“Leaving the house was my first mistake.”
That’s an old running gag on my blog (along with “Apartheid: Was it all bad?” and “Journalists: Your moral and intellectual superiors!”). It’s not just that I’m a demi-agoraphobic introvert with palsied social skills. It’s that when I do go out, the “out” I go into is Toronto.
Although maybe your city is no different, especially if it has too many universities (that is, more than zero). Quiz: Are you outnumbered by spindly, bike-riding beta males sporting skinny pants, fake “distressed” “vintage” shirts, and giant purses? Do over half the women possess tattoos on their ill-advisedly visible upper arms, along with Manic Panic hair and what the Château calls “problem glasses”?
The prospect of being trapped in a building with thousands of them curdled my stomach, but the reason for doing so was irresistible: I’d been given a batch of VIP tickets to see welterweight right-wingers Mark Steyn and Nigel Farage at a glamorous-by-Toronto-standards downtown “do.”
“As I write this, 48 hours later, I have finally calmed down.”

#### DATA EXCERPTS:
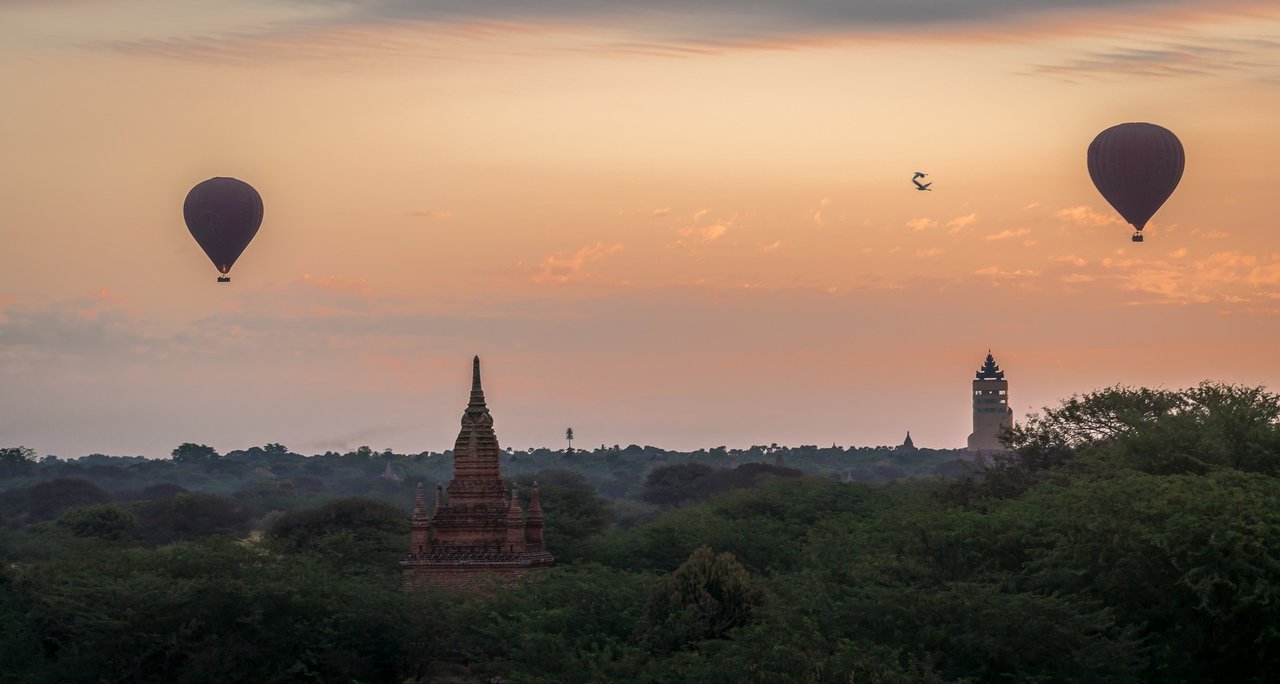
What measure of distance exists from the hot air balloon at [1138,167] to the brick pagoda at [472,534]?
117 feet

--

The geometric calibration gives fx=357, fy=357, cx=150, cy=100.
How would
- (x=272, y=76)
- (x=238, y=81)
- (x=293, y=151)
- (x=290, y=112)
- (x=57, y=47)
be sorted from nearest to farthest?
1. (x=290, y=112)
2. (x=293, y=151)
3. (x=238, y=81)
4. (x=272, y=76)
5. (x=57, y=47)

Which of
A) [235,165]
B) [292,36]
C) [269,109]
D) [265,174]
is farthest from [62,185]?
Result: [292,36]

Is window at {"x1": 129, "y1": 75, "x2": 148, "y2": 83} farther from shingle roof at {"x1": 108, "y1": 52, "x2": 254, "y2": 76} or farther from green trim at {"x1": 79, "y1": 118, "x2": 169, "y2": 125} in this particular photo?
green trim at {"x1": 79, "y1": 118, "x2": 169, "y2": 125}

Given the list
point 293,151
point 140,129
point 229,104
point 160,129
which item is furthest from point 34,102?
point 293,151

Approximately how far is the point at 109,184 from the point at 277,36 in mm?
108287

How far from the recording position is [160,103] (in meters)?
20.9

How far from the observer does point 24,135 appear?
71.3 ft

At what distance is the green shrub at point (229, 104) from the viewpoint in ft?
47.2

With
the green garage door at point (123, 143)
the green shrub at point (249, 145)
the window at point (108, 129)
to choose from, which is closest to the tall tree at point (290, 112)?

--

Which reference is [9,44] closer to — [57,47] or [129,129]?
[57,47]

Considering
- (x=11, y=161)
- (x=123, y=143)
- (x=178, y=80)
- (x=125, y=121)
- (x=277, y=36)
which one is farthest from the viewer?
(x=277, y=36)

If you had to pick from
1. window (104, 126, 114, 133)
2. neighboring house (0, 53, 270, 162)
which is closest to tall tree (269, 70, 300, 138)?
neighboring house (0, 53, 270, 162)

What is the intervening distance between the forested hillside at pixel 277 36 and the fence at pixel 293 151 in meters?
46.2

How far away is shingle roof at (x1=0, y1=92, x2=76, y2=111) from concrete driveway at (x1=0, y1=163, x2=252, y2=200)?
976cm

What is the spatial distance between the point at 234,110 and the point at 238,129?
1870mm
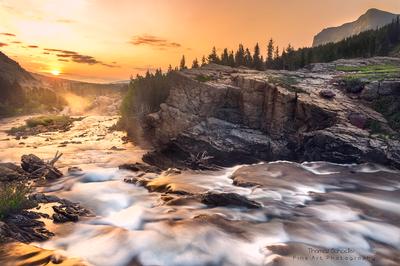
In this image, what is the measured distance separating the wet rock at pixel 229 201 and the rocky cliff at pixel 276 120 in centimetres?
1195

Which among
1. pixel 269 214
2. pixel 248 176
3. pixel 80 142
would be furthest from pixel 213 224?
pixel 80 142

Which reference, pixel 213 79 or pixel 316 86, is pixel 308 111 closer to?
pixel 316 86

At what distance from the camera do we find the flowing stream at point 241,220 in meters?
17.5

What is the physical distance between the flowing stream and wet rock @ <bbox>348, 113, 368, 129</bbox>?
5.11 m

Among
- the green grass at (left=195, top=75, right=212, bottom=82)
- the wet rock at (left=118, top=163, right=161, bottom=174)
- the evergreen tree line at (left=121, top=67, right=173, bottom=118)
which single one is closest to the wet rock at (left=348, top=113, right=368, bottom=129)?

#### WHAT YOU SHOULD DO:
Translate into Spanish this sentence from the page excerpt: "As I write this, 48 hours later, I have finally calmed down."

#### OUTPUT:
Mientras escribo esto, 48 horas después, por fin me he calmado.